▸ Reading passage
Here are the results from its run on these sequences. Companion identifies >2000 genes, including such favourites as circumsporozoite protein, GAP50, PTEX88 and the SERAs. It nicely annotates a pseudochromosome-based version of the genome (although I’m not sure it’s taking full advantage of the synteny at the moment).
So what is this mysterious species?
It clearly isn’t an already sequenced Plasmodium species. A bit of googling suggested to me that it might be some species of Hepatocystis, which are known to infect red Colobus. Hepatocystis seems in some ways to be an unnecessary genus, since the latest phylogenies show that evolutionarily it lies nested within Plasmodium, being more closely related to mammalian Plasmodium species than is the avian malaria parasite Plasmodium gallinaceum. But there are reportedly important differences of approach between the groups – hepatocystis seems to lack the asexual cycle, with replication occurring only in the liver. One might hypothesise that this would lead to substantial loss of intra-erythrocytic genes. Also these beasts are transmitted by midges rather than mosquitoes (that data the result of a decade–long search). There are no other genome-scale sequencing datasets available for hepatocystis.
I searched GenBank for targeted hepatocystis sequences, and found a few, including the caseinolytic protease C gene which has been sequenced from numerous bat isolates. I found the matching sequences for these in the Colobus assembly and then Blasted those sequences back against GenBank to recover a set of sequences to analyse. Constructing a tree with Phylogeny.fr seemed to demonstrate clearly that this is some species of hepatocystis:
The closest relative found here is from a Cynopterus brachyotis bat from Singapore – bats seem to pick up everything!

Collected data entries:

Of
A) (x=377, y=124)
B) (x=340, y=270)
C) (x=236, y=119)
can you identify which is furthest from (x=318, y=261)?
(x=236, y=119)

▸ Directions
Reproduce the entire passage about identifying the mystery parasite species, word for word.

▸ Expected answer
Here are the results from its run on these sequences. Companion identifies >2000 genes, including such favourites as circumsporozoite protein, GAP50, PTEX88 and the SERAs. It nicely annotates a pseudochromosome-based version of the genome (although I’m not sure it’s taking full advantage of the synteny at the moment).
So what is this mysterious species?
It clearly isn’t an already sequenced Plasmodium species. A bit of googling suggested to me that it might be some species of Hepatocystis, which are known to infect red Colobus. Hepatocystis seems in some ways to be an unnecessary genus, since the latest phylogenies show that evolutionarily it lies nested within Plasmodium, being more closely related to mammalian Plasmodium species than is the avian malaria parasite Plasmodium gallinaceum. But there are reportedly important differences of approach between the groups – hepatocystis seems to lack the asexual cycle, with replication occurring only in the liver. One might hypothesise that this would lead to substantial loss of intra-erythrocytic genes. Also these beasts are transmitted by midges rather than mosquitoes (that data the result of a decade–long search). There are no other genome-scale sequencing datasets available for hepatocystis.
I searched GenBank for targeted hepatocystis sequences, and found a few, including the caseinolytic protease C gene which has been sequenced from numerous bat isolates. I found the matching sequences for these in the Colobus assembly and then Blasted those sequences back against GenBank to recover a set of sequences to analyse. Constructing a tree with Phylogeny.fr seemed to demonstrate clearly that this is some species of hepatocystis:
The closest relative found here is from a Cynopterus brachyotis bat from Singapore – bats seem to pick up everything!